Document passage -

Sass--or Syntactically Awesome StyleSheets--is "an extension of CSS that adds power and elegance to the basic language" (Sass docs).
It provides us with several handy features that help keep CSS clean and functional.
You can think of it as a set of tools which make styling your website easier; kind of like trading a screw-driver for a powerdrill.
(Warning: jargon ahead) Sass is a scripting language which is interpreted in CSS by a preprocessor. It actually has two syntaxes!
The first, Sass (.sass file extension), is an indented syntax similar to haml. This means that blocks are determined by whitespace. This syntax is older, and has fallen out of style.
The second, Sassy CSS (.scss file extension), is an extension of CSS3 syntax. Any valid CSS statement is also a valid SCSS statement, which makes it more user-friendly.
sass-convert will convert between the two.
Sass has a couple of really cool features that I will be covering today:
You read right--Sass uses variables!
$primary: #B2D5BA;
$secondary: #3299BB;
$font: 'Open Sans', sans-serif;
h1, h2, h3, h4, p, a{
font-family: $font;
color: $secondary;
}
article{
background: $primary;
}
Sass supports nesting your statements.

Dataset excerpt -
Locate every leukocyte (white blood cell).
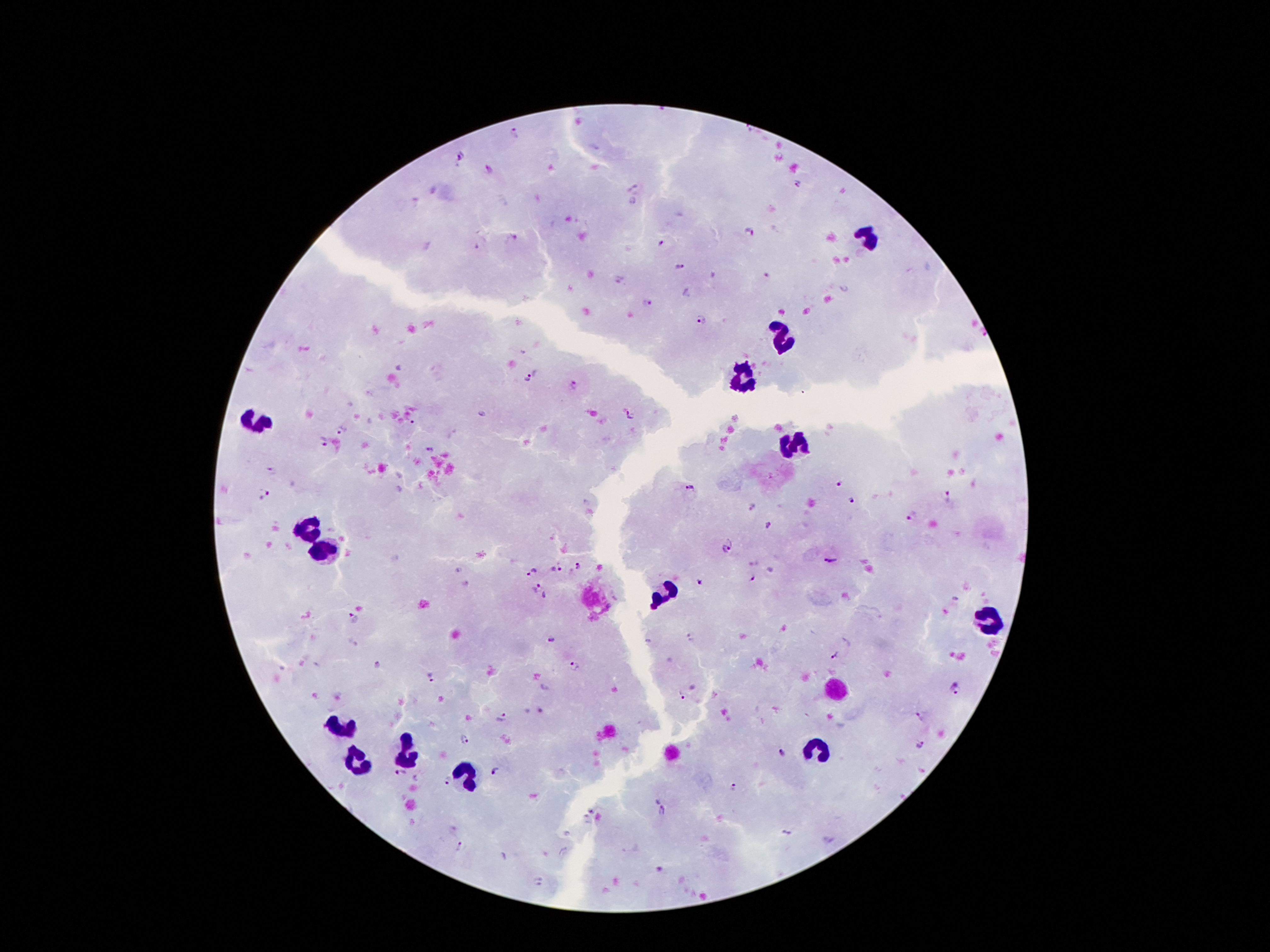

Work to do -
#1 From the Sass passage, extract the text from "Sass--or Syntactically Awesome" up to and including "out of style.".
#2 According to the Sass passage, what file extension does Sassy CSS use?
#3 Continue the Sass passage from its final sentence.

Answers for the tasks -
#1
Sass--or Syntactically Awesome StyleSheets--is "an extension of CSS that adds power and elegance to the basic language" (Sass docs).
It provides us with several handy features that help keep CSS clean and functional.
You can think of it as a set of tools which make styling your website easier; kind of like trading a screw-driver for a powerdrill.
(Warning: jargon ahead) Sass is a scripting language which is interpreted in CSS by a preprocessor. It actually has two syntaxes!
The first, Sass (.sass file extension), is an indented syntax similar to haml. This means that blocks are determined by whitespace. This syntax is older, and has fallen out of style.

#2 .scss

#3
#navigation{
width: 100%;
background: $secondary;
li{
display: inline-block;
}
p{
font-size: 16px;
}
}
No more redundant and unorganized code!
You can inherit from other elements, then modify them to the element you're currently styling
.block{
@extend .other-block;
color:
Basically macros, with a cute name
@mixin border-radius($radius){
-webkit-border-radius: $radius;
-moz-border-radius: $radius;
-o-border-radius: $radius;
border-radius: $radius;
}
.box {@include border-radius(10px);}
Although the types must match up (no 100%-70px), you can also perform basic arithmetic with your css
$width: 500px;
$height: 200px;
div{
width: ($width/$height);
}
If, for, each, while...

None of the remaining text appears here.